Enumerative Anxieties, Vernacular Nationalism and the ochinaki manuh (the unfamiliar person)

  • Finished
Date and TimeOctober 7 (Tue), 2025, 19:00–20:30 (JST)
VenueMain Conference Room (3F), Institute for Advanced Studies, University of Tokyo and Online (Zoom)
TitleEnumerative Anxieties, Vernacular Nationalism and the ochinaki manuh (the unfamiliar person)
SpeakerSuraj Gogoi(Assistant Professor, Indian Institute of Management -Kozhikode)
ChairOGAWA Michihiro (Associate Professor, Institute for Advanced Studies on Asia, UTokyo)
LanguageEnglish

Please register to the form below by 23:59 on October 5 (Mon) for online participation. No registration is required for in-person participation. https://docs.google.com/forms/d/e/1FAIpQLSfbNn9ryRpYt_iyjicOnJjO4f1QhZRbKLlBXppUy8TtP77oyg/viewform?usp=header

The census of India, a colonial introduction, has been a political and life-altering text.
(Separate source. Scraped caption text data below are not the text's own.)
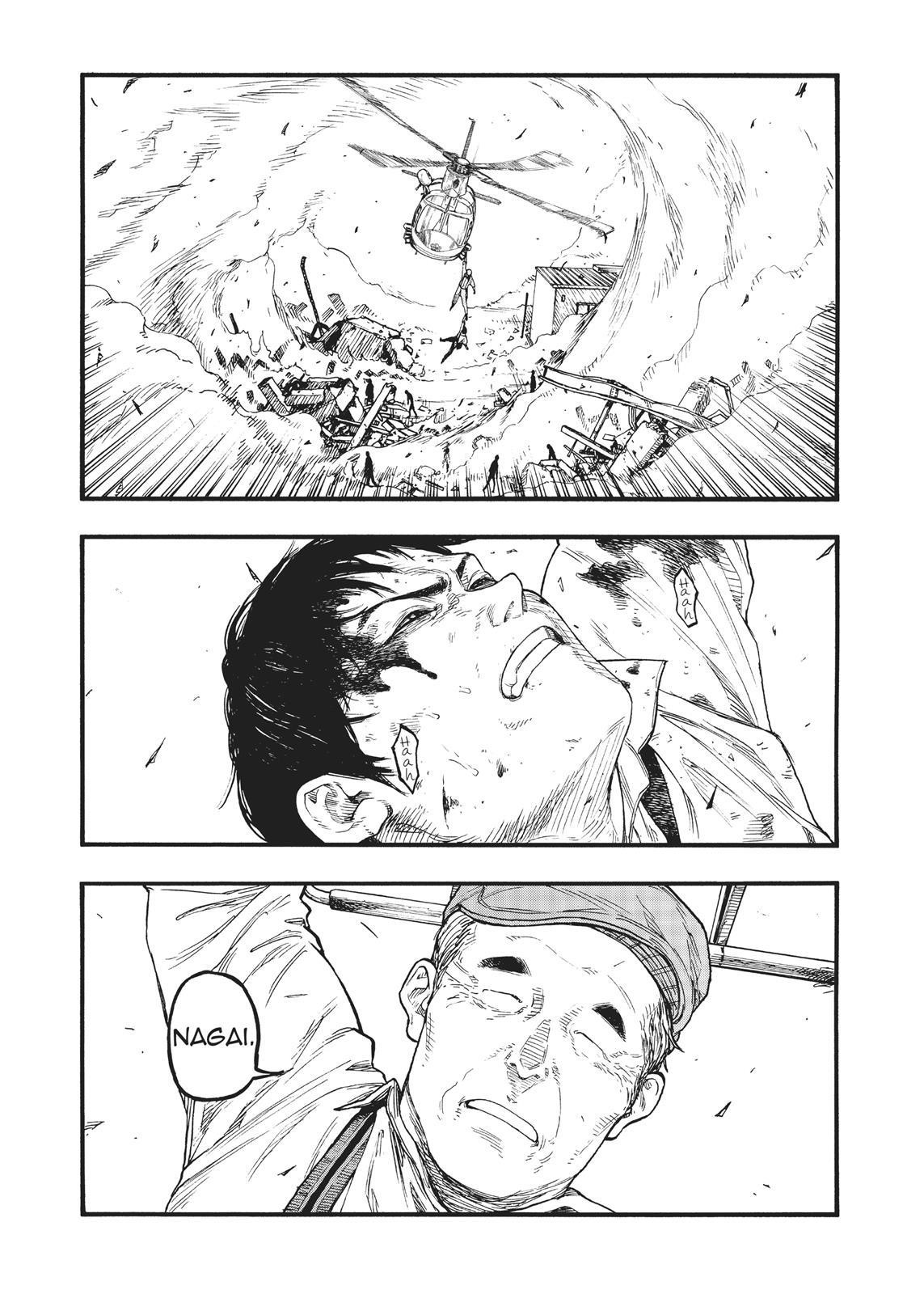 Ajin: Demi-Human Chapter 76 - Page 2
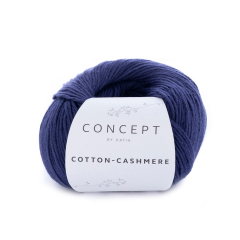 Cotton Cashmere 62 - Katia Concept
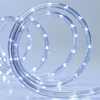 Tuyau d'éclairage LED blanc 900cm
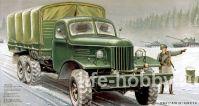 01003   -157 / Soviet ZIL-157K Military Truck
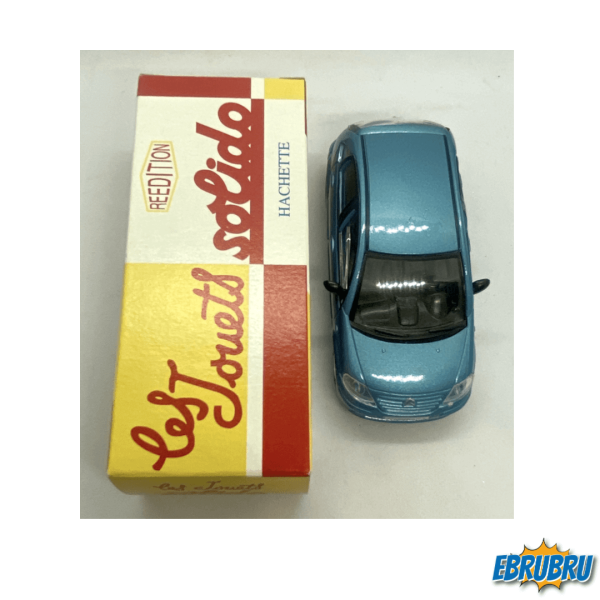 Citroen C3 2002 SOLIDO Hachette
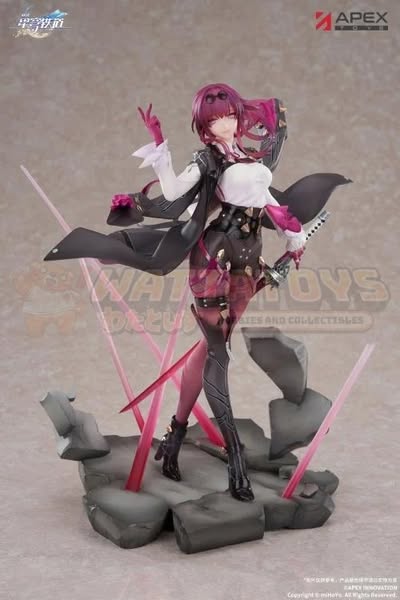 PRE-ORDER - APEX TOYS - Honkai Star Rail - 1/7 KAFKA with BONUS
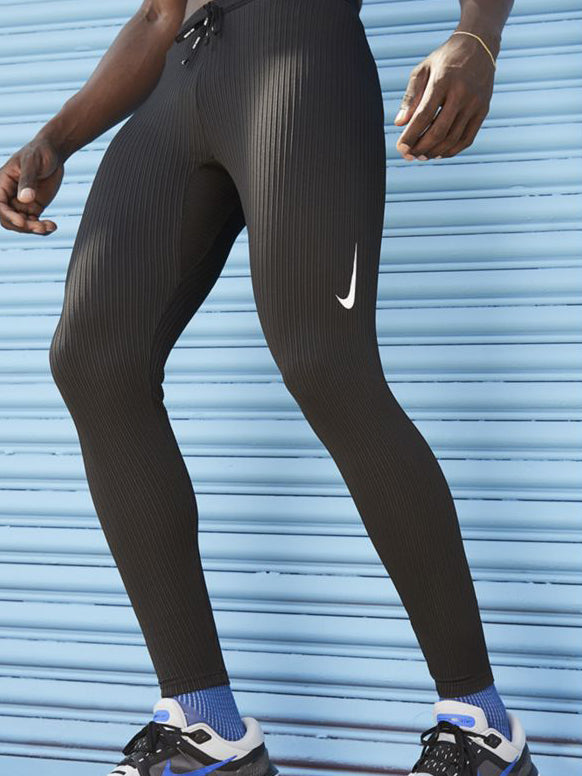 Nike Men's DRI-FIT ADV AEROSWIFT Racing Tights Leggings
Census data shares an intimate affinity with the rise of narrow political claims that produced contestations of citizenship and vernacular nationality questions. In the state of Assam in Northeast India, the nationalists—which include the literati, vernacular press, and the middle-class—manufactured what I call enumerative anxieties, increasingly since the early decades of the twentieth century. The contemporary question of the “foreigner” in the region is tied to questions surrounding enumerative anxieties that gave impetus to imagined fear, chauvinism, and social othering of the foreigner figure called the “Bangladeshi.” This talk will attempt to paint a portrait of this figure, particularly how it has been constructed over the years. The most recent construction of the foreigner figure is the new category of the ochinaki manuh, or the unknown/unfamiliar person. This identification/categorization reduces a citizen and a native to being a stranger in their own locality and domicile. The cunningness of this categorisation lies in the fact that the unknown and unfamiliar person, the stranger, is actually arrested with an array of caricatures, clichés, and stereotypes. The talk shall unpack the social life of the “foreigner” in Assam with their attended strangeness vis-à-vis the history of regional nationalism, enumerative anxieties and their role in editing Indian citizenship.

About the Speaker:

Suraj Gogoi is an Assistant Professor at the Indian Institute of Management Kozhikode. He is a cultural and political sociologist whose research lies at the intersection of law, citizenship, violence, nationalism, food and minorities in South Asia. His forthcoming book explores the emerging questions of citizenship, nationalism and minority in Northeast India. Moreover, his public facing scholarship regularly addresses the various social, political and ethical concerns of India.